CDC says restaurant burnout needs workplace fixes, not just self-care
CDC guidance says burnout in restaurants is driven by scheduling, staffing and managers, not just stamina, and its training says self-care alone is not enough.

Modules in CDC’s National Institute for Occupational Safety and Health burnout-prevention training take about 15 to 30 minutes each. The training uses a multi-level model that looks at the individual, the group, the leader, the organization and the broader context.
Self-care alone is not enough to prevent burnout, and restaurant leaders have to change the job itself. That fits restaurant life, where burnout usually comes from the way the shift is built: split shifts, late closes, unpredictable covers, emotional labor with guests and the constant pressure of getting through a rush with too few people on the floor. Employee-focused steps like stress-management training can help, but they work best when paired with organizational changes that reduce controllable demands and increase access to resources. In practice, that means fair scheduling, real breaks, enough prep time, workable station assignments and managers who do not treat exhaustion as a badge of honor.

Workplace stressors can make it harder to get tasks done, threaten productivity, happiness and well-being, and lead to burnout. In restaurants, that is not abstract. A server who is covering too many tables, a line cook who is short on prep time or a bartender who cannot get a break coverage handoff all feel the strain in ways that quickly turn into missed tickets, guest complaints and turnover.

Black Box Intelligence data show limited-service hourly turnover fell from 133% in 2019 to 110% in 2025’s third quarter, while full-service hourly turnover improved from 101% in 2019 to about 92% in the first three quarters of 2025. But management churn in limited service still ran roughly 44% to 47% through 2024 and 2025. In October 2024, Black Box Intelligence found restaurants paying top-tier salaries for general managers had 6% lower turnover than lower-paying counterparts.
The National Restaurant Association’s 2025 State of the Restaurant Industry report found that 77% of operators said retaining employees is a significant challenge.
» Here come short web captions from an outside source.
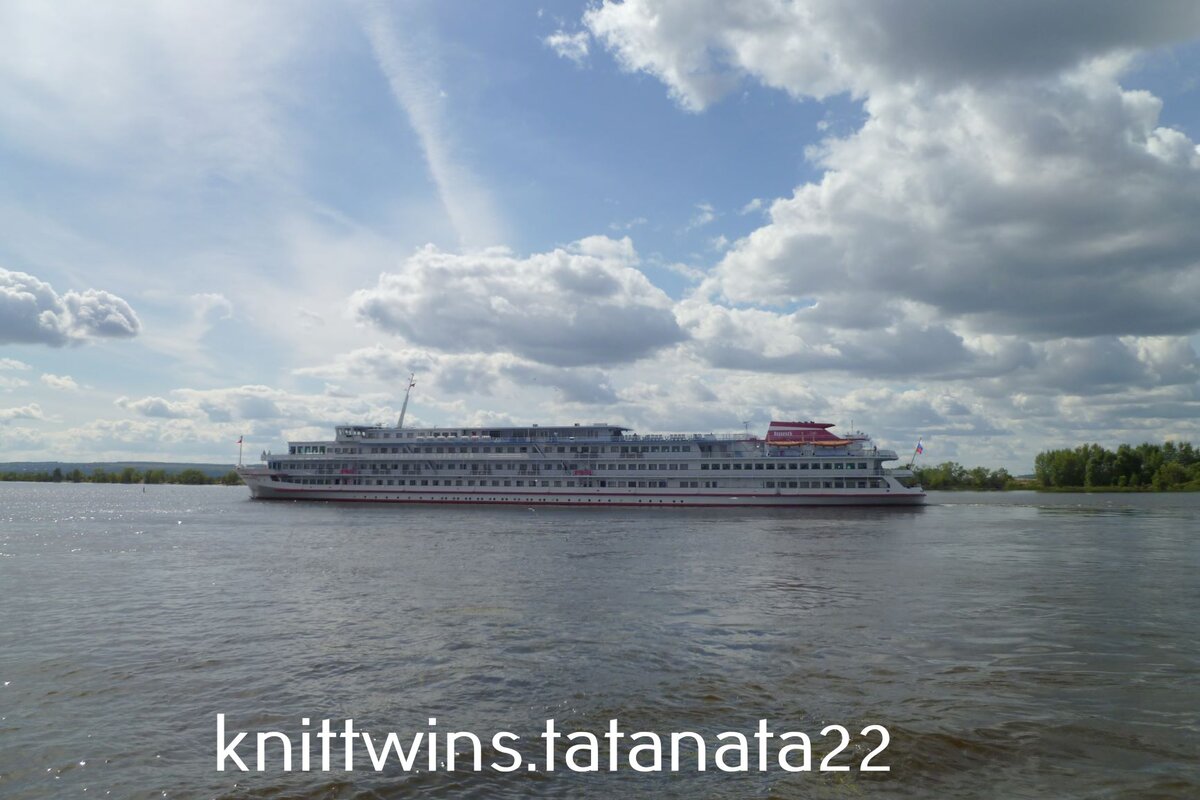 4-х палубный теплоход, фото авторов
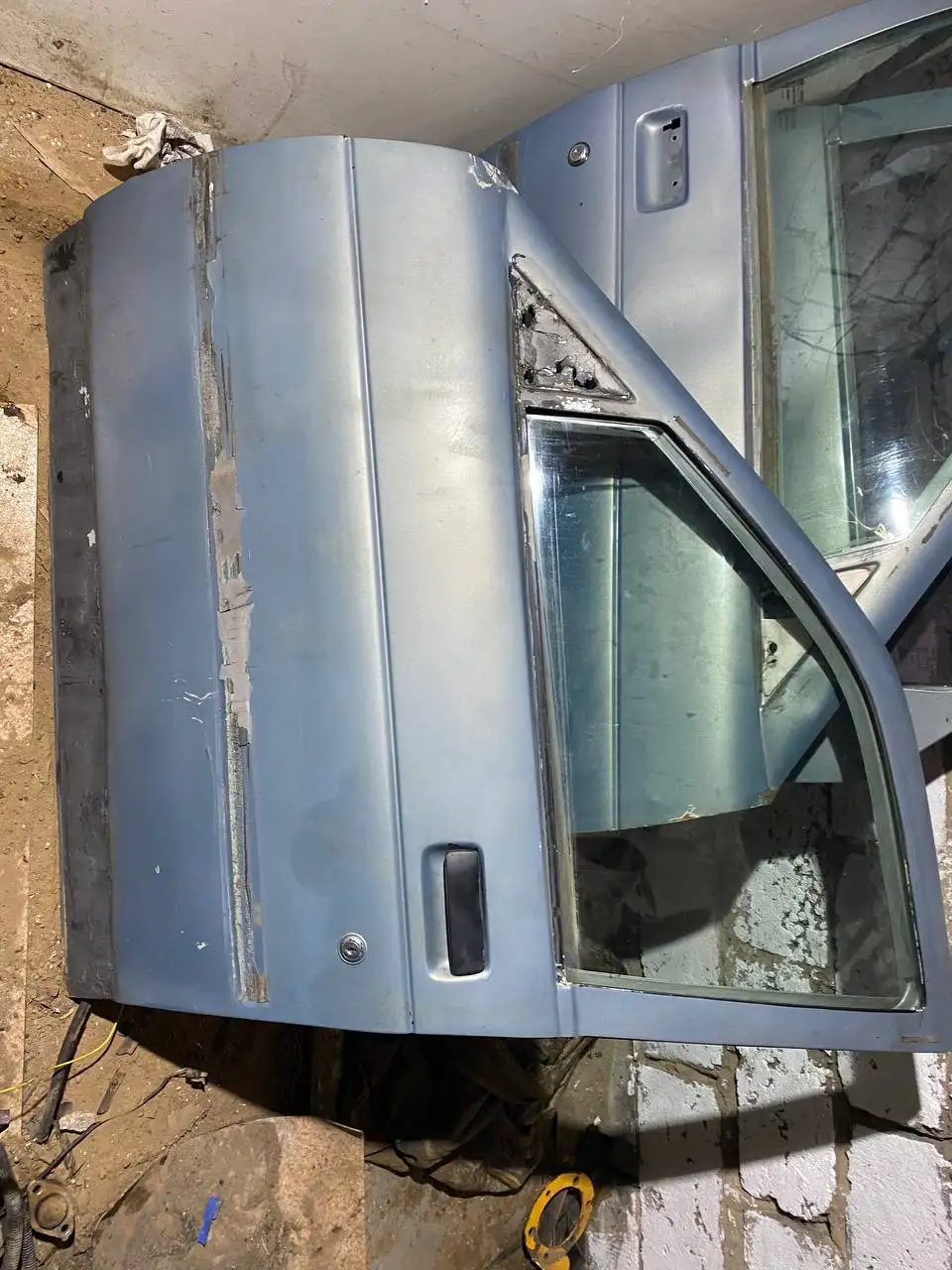 Продам двери на ВАЗ 2110 - Запчасти для автомобилей (Авто) в Ульяновск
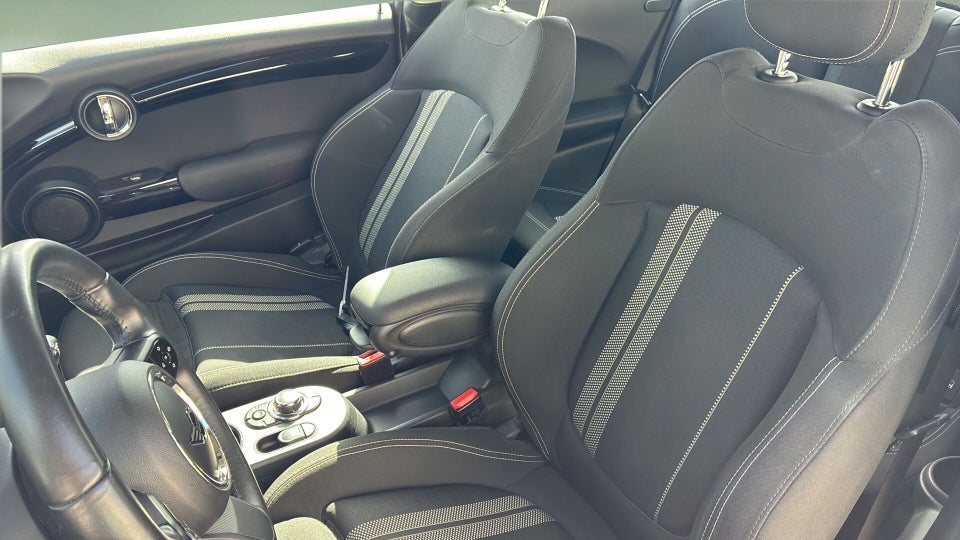 MINI Cooper SE Essential 3d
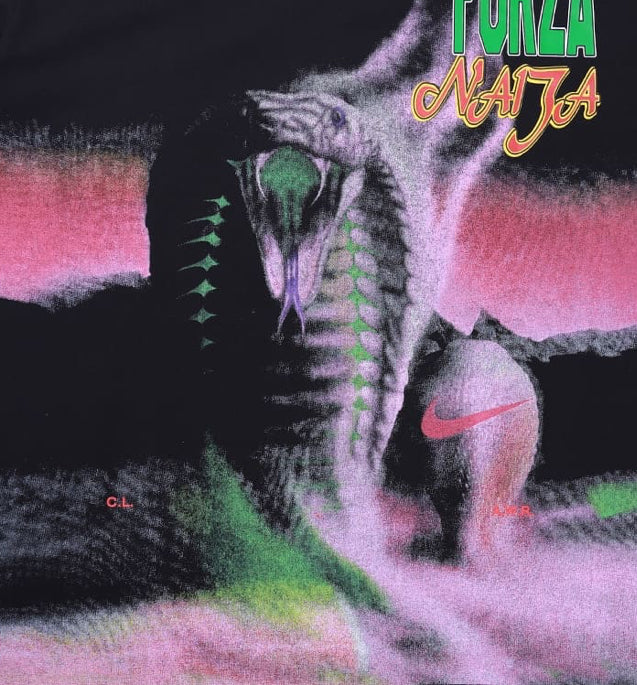 Camiseta Nike x NOCTA Cobra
Its workforce research also found understaffing hurts sales and service and that retention drives return on investment. More companies are using AI and analytics to optimize scheduling, predict turnover risks and identify high-potential managers. BLS labor data track injuries, illnesses, openings, hires and separations in leisure and hospitality, while the Federal Reserve Bank of St. Louis tracks U.S. leisure and hospitality employment through May 2026.